SHORT TASK. Omit the images, then output each of the records below exactly.

RECORDS SUPPLIED.
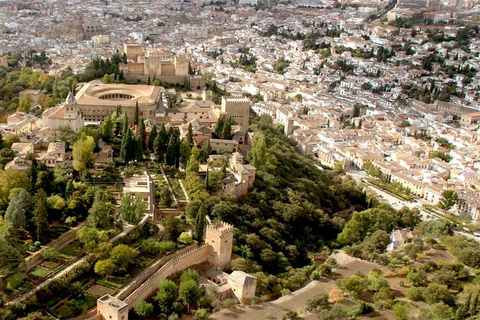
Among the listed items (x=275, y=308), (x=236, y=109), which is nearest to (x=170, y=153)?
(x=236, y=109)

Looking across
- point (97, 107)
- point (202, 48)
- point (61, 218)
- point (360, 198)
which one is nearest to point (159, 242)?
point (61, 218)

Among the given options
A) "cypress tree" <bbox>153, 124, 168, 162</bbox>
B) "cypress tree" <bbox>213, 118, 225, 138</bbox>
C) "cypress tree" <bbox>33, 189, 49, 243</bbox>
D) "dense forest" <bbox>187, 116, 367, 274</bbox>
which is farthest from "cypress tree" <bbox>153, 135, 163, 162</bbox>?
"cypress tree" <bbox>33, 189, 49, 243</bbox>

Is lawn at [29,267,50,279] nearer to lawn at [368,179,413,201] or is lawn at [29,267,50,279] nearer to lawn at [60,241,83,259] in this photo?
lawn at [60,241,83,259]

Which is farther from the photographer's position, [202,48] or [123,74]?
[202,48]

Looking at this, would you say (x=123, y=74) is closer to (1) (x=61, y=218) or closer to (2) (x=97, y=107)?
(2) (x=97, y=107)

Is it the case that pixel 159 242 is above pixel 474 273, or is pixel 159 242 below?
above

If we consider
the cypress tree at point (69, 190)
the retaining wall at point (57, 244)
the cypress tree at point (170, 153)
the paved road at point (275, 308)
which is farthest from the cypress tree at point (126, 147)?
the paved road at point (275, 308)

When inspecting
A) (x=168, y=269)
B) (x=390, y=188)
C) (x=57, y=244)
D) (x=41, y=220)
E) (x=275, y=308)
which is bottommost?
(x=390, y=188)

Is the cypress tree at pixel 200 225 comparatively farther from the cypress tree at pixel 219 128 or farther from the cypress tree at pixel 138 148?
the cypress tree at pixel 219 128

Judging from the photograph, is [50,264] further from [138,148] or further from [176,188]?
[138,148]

ANSWER TO THE TASK.
Among the listed items (x=275, y=308), (x=236, y=109), which is nearest to (x=170, y=153)?
(x=236, y=109)

Looking across
- point (97, 107)
- point (202, 48)
- point (61, 218)
- point (360, 198)
which one is nearest to point (159, 242)?
point (61, 218)

Among the given options
A) "cypress tree" <bbox>153, 124, 168, 162</bbox>
B) "cypress tree" <bbox>213, 118, 225, 138</bbox>
C) "cypress tree" <bbox>33, 189, 49, 243</bbox>
D) "dense forest" <bbox>187, 116, 367, 274</bbox>
which is farthest from "cypress tree" <bbox>153, 135, 163, 162</bbox>?
"cypress tree" <bbox>33, 189, 49, 243</bbox>

Is lawn at [29,267,50,279] nearer to lawn at [368,179,413,201] or is lawn at [29,267,50,279] nearer to lawn at [60,241,83,259] in this photo?
lawn at [60,241,83,259]

Which is farther from the photographer's position, [202,48] or [123,74]?
[202,48]

Looking at this, would you say (x=123, y=74) is closer to (1) (x=61, y=218) or closer to (2) (x=97, y=107)?
(2) (x=97, y=107)

Is it the case that pixel 159 242 is above pixel 474 273, or is pixel 159 242 below?
above

If we consider
the cypress tree at point (69, 190)
the retaining wall at point (57, 244)
the cypress tree at point (170, 153)
the paved road at point (275, 308)
which is farthest from the cypress tree at point (126, 147)?
the paved road at point (275, 308)

When inspecting
A) (x=168, y=269)
B) (x=390, y=188)
C) (x=57, y=244)
D) (x=41, y=220)
E) (x=275, y=308)
which is bottommost?
(x=390, y=188)

Is the cypress tree at pixel 200 225 comparatively farther from the cypress tree at pixel 219 128 or farther from the cypress tree at pixel 138 148?
the cypress tree at pixel 219 128

Judging from the photograph, is [50,264] further from [138,148] or further from [176,188]?
[138,148]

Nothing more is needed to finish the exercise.